Presiden juga menyampaikan bahwa momen rakornas menjadi kesempatan penting untuk memperkuat konsolidasi pemerintahan nasional.
“Hari ini bagi saya adalah kesempatan yang sangat baik. Saya bisa bertatap muka dengan hampir 99 persen jajaran pemerintahan Republik Indonesia, dari tingkat pusat hingga daerah,” katanya.
Dalam arahannya, Presiden menyinggung pandangan sebagian pihak yang kerap menyebut Indonesia sebagai the impossible nation. Menurutnya, anggapan tersebut justru menuntut kepemimpinan yang waspada, memahami situasi, serta berlandaskan pengetahuan dan kesadaran akan sejarah bangsa.
“Kita harus menjadi pemimpin yang mengerti sejarah kita, latar belakang bangsa, sejarah Nusantara, sejarah daerah-daerah, dari Sabang sampai Merauke,” tegasnya.

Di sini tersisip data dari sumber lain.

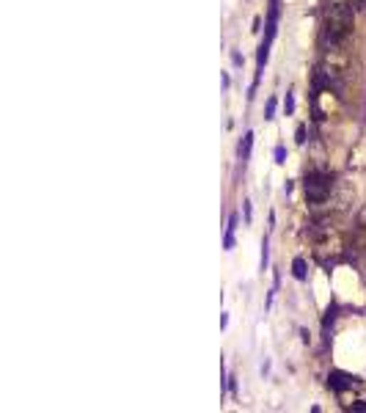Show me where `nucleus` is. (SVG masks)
I'll use <instances>...</instances> for the list:
<instances>
[{
    "instance_id": "9",
    "label": "nucleus",
    "mask_w": 366,
    "mask_h": 413,
    "mask_svg": "<svg viewBox=\"0 0 366 413\" xmlns=\"http://www.w3.org/2000/svg\"><path fill=\"white\" fill-rule=\"evenodd\" d=\"M352 411H358V413H366V402H358V405H352Z\"/></svg>"
},
{
    "instance_id": "6",
    "label": "nucleus",
    "mask_w": 366,
    "mask_h": 413,
    "mask_svg": "<svg viewBox=\"0 0 366 413\" xmlns=\"http://www.w3.org/2000/svg\"><path fill=\"white\" fill-rule=\"evenodd\" d=\"M284 108H286V113H292V110H295V100H292V94H286V103H284Z\"/></svg>"
},
{
    "instance_id": "2",
    "label": "nucleus",
    "mask_w": 366,
    "mask_h": 413,
    "mask_svg": "<svg viewBox=\"0 0 366 413\" xmlns=\"http://www.w3.org/2000/svg\"><path fill=\"white\" fill-rule=\"evenodd\" d=\"M330 190H333V179L328 174L314 171V174L305 177V196H308V202H314V204L325 202L328 196H330Z\"/></svg>"
},
{
    "instance_id": "4",
    "label": "nucleus",
    "mask_w": 366,
    "mask_h": 413,
    "mask_svg": "<svg viewBox=\"0 0 366 413\" xmlns=\"http://www.w3.org/2000/svg\"><path fill=\"white\" fill-rule=\"evenodd\" d=\"M251 146H253V132H245L243 144H240V157H243V160L251 157Z\"/></svg>"
},
{
    "instance_id": "7",
    "label": "nucleus",
    "mask_w": 366,
    "mask_h": 413,
    "mask_svg": "<svg viewBox=\"0 0 366 413\" xmlns=\"http://www.w3.org/2000/svg\"><path fill=\"white\" fill-rule=\"evenodd\" d=\"M273 110H276V100H270V103H267V116L265 119H273Z\"/></svg>"
},
{
    "instance_id": "1",
    "label": "nucleus",
    "mask_w": 366,
    "mask_h": 413,
    "mask_svg": "<svg viewBox=\"0 0 366 413\" xmlns=\"http://www.w3.org/2000/svg\"><path fill=\"white\" fill-rule=\"evenodd\" d=\"M323 28H325V39L330 44L350 36V31H352V9L347 6V0H328L325 11H323Z\"/></svg>"
},
{
    "instance_id": "5",
    "label": "nucleus",
    "mask_w": 366,
    "mask_h": 413,
    "mask_svg": "<svg viewBox=\"0 0 366 413\" xmlns=\"http://www.w3.org/2000/svg\"><path fill=\"white\" fill-rule=\"evenodd\" d=\"M292 268H295V278H300V281H303V278H305V262L300 259V256L292 262Z\"/></svg>"
},
{
    "instance_id": "3",
    "label": "nucleus",
    "mask_w": 366,
    "mask_h": 413,
    "mask_svg": "<svg viewBox=\"0 0 366 413\" xmlns=\"http://www.w3.org/2000/svg\"><path fill=\"white\" fill-rule=\"evenodd\" d=\"M328 386H330L333 392H345V389H358V386H361V380H358V377H352V375H345V372H330Z\"/></svg>"
},
{
    "instance_id": "10",
    "label": "nucleus",
    "mask_w": 366,
    "mask_h": 413,
    "mask_svg": "<svg viewBox=\"0 0 366 413\" xmlns=\"http://www.w3.org/2000/svg\"><path fill=\"white\" fill-rule=\"evenodd\" d=\"M358 221H361V226H366V206H364V212H361V218H358Z\"/></svg>"
},
{
    "instance_id": "8",
    "label": "nucleus",
    "mask_w": 366,
    "mask_h": 413,
    "mask_svg": "<svg viewBox=\"0 0 366 413\" xmlns=\"http://www.w3.org/2000/svg\"><path fill=\"white\" fill-rule=\"evenodd\" d=\"M276 160H278V163H284V146H278V149H276Z\"/></svg>"
}]
</instances>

Presiden menegaskan bahwa Indonesia dibangun di atas pengorbanan besar rakyat. Oleh karena itu, setiap pemimpin wajib mengabdikan diri sepenuhnya untuk kepentingan bangsa dan negara.
“Negara yang sekarang ada dalam kendali kita dibangun atas pengorbanan rakyat yang sangat besar. Karena itu, kita tidak boleh lupa bahwa keberadaan kita adalah untuk berbakti dan mengabdi kepada rakyat. Ini mudah diucapkan, tetapi harus dibuktikan,” pungkas Presiden.